CLAT-2027 Blog

India’s Circular Water Economy 2026: Water Reuse & ZLD for CLAT

CURRENT AFFAIRS | 15 JUNE 2026

A summer of water contamination and shortages in affluent South Delhi neighbourhoods — Gulmohar Park, Hauz Khas, Sarvodaya Enclave and Green Park — has exposed the strain on India’s ageing urban water infrastructure. Delhi loses nearly 40% of supplied water as non-revenue water (leaks), with the DJB’s 16,634-km network including about 5,500 km of pipelines over 30 years old.

An Indian Express editorial by CEEW experts (Parameswaran Iyer, Arunabha Ghosh, Nitin Bassi) warns that per-capita water availability — now ~1,500 m³ — could fall below 1,200 m³ by 2050, nearing the 1,000 m³ water-stress threshold. Only about 28% of urban sewage is currently treated.

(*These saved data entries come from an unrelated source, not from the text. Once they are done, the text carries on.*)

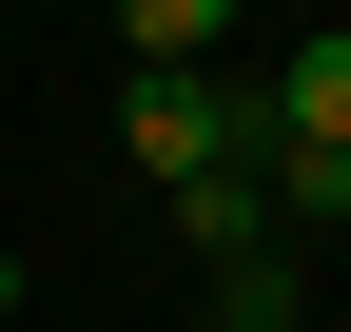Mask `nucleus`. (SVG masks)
Instances as JSON below:
<instances>
[{"label": "nucleus", "mask_w": 351, "mask_h": 332, "mask_svg": "<svg viewBox=\"0 0 351 332\" xmlns=\"http://www.w3.org/2000/svg\"><path fill=\"white\" fill-rule=\"evenodd\" d=\"M215 332H313V274H293V235L215 254Z\"/></svg>", "instance_id": "obj_3"}, {"label": "nucleus", "mask_w": 351, "mask_h": 332, "mask_svg": "<svg viewBox=\"0 0 351 332\" xmlns=\"http://www.w3.org/2000/svg\"><path fill=\"white\" fill-rule=\"evenodd\" d=\"M234 137H254V78H215V59H137L117 78V156L137 176H215Z\"/></svg>", "instance_id": "obj_1"}, {"label": "nucleus", "mask_w": 351, "mask_h": 332, "mask_svg": "<svg viewBox=\"0 0 351 332\" xmlns=\"http://www.w3.org/2000/svg\"><path fill=\"white\" fill-rule=\"evenodd\" d=\"M0 332H20V254H0Z\"/></svg>", "instance_id": "obj_5"}, {"label": "nucleus", "mask_w": 351, "mask_h": 332, "mask_svg": "<svg viewBox=\"0 0 351 332\" xmlns=\"http://www.w3.org/2000/svg\"><path fill=\"white\" fill-rule=\"evenodd\" d=\"M176 235H195V254H254V235H293V215H274L254 156H215V176H176Z\"/></svg>", "instance_id": "obj_2"}, {"label": "nucleus", "mask_w": 351, "mask_h": 332, "mask_svg": "<svg viewBox=\"0 0 351 332\" xmlns=\"http://www.w3.org/2000/svg\"><path fill=\"white\" fill-rule=\"evenodd\" d=\"M234 0H117V59H215Z\"/></svg>", "instance_id": "obj_4"}]
</instances>
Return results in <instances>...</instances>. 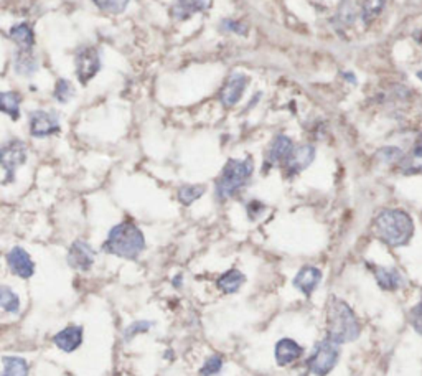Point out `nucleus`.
<instances>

The remedy proposed is a circular water economy: treating and reusing wastewater for non-potable uses such as irrigation, industry, landscaping and construction. CEEW estimates this could unlock a market worth ₹1 lakh crore and 1,00,000 jobs by 2047. States like Uttarakhand, UP and Odisha have water-reuse policies, while Zero Liquid Discharge (ZLD) is pushed for industry.

Constitutional / Legal Framework

The right to water is read into Article 21 (right to life), reinforced by the Directive Principle Article 48A and Fundamental Duty Article 51A(g) on protecting the environment. The Supreme Court recognised access to clean water as part of the right to life in Subhash Kumar v. State of Bihar (1991). The statutory backbone is the Water (Prevention and Control of Pollution) Act, 1974, enforced alongside the National Green Tribunal (NGT).

CLAT Angle

Environment-and-rights questions love this cluster: the right to water under Article 21, sustainable development, and Subhash Kumar v. State of Bihar. Add the policy facts — the 1,000 m³ stress threshold, Zero Liquid Discharge, the Jal Jeevan Mission and the NGT — for legal-reasoning and assertion-reason items.

Key Facts

Non-revenue water (Delhi) ~40% lost to leaks
DJB network 16,634 km; ~5,500 km over 30 yrs old
Per-capita water ~1,500 m³ now; <1,200 m³ by 2050
Stress threshold 1,000 m³ per capita
Urban sewage treated Only ~28%
Circular water potential ₹1 lakh crore; 1,00,000 jobs by 2047

Mnemonic / Memory Hook

“REUSE before the well runs DRY at 1000.” The circular water economy = treat-and-REUSE wastewater; 1,000 m³ is the per-capita water-stress line; recall “ZLD = Zero Liquid Discharge” for industry and Subhash Kumar (1991) for the right to clean water.

Why this matters for CLAT 2027: The right to water under Article 21, environmental Directive Principles (48A, 51A(g)) and cases like Subhash Kumar v. State of Bihar are recurring CLAT legal-reasoning and GK themes. Pair the circular-water-economy facts with the 1,000 m³ stress threshold and the Water Act 1974 to answer CLAT 2027 environment-governance questions.